Start of ENTRIES PROVIDED
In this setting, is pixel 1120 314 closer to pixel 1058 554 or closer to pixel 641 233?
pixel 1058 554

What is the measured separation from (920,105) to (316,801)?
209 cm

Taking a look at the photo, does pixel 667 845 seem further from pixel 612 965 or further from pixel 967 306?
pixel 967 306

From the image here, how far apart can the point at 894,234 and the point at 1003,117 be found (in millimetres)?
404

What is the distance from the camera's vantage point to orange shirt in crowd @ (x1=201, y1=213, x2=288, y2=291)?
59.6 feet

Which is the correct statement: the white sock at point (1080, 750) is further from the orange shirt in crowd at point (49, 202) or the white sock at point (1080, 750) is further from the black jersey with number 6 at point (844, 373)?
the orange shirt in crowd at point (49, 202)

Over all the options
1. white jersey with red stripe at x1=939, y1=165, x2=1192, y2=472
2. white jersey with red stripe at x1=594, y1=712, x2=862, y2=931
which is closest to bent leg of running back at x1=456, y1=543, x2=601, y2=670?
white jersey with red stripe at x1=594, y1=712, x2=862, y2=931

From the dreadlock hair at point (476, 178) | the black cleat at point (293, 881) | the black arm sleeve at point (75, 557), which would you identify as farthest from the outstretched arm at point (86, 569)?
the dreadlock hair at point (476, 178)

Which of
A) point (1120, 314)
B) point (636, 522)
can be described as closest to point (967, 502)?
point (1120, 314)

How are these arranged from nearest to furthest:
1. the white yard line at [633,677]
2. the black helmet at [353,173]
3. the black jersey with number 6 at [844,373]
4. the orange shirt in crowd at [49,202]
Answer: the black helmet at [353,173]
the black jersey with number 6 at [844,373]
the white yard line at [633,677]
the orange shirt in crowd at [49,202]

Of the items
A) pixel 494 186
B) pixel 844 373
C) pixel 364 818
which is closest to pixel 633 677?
End of ENTRIES PROVIDED
*WHAT TO WORK ON*:
Reproduce the lines from the one containing "Of the items" through the end of the records, word for word.

*THE RESPONSE*:
Of the items
A) pixel 494 186
B) pixel 844 373
C) pixel 364 818
which is closest to pixel 633 677?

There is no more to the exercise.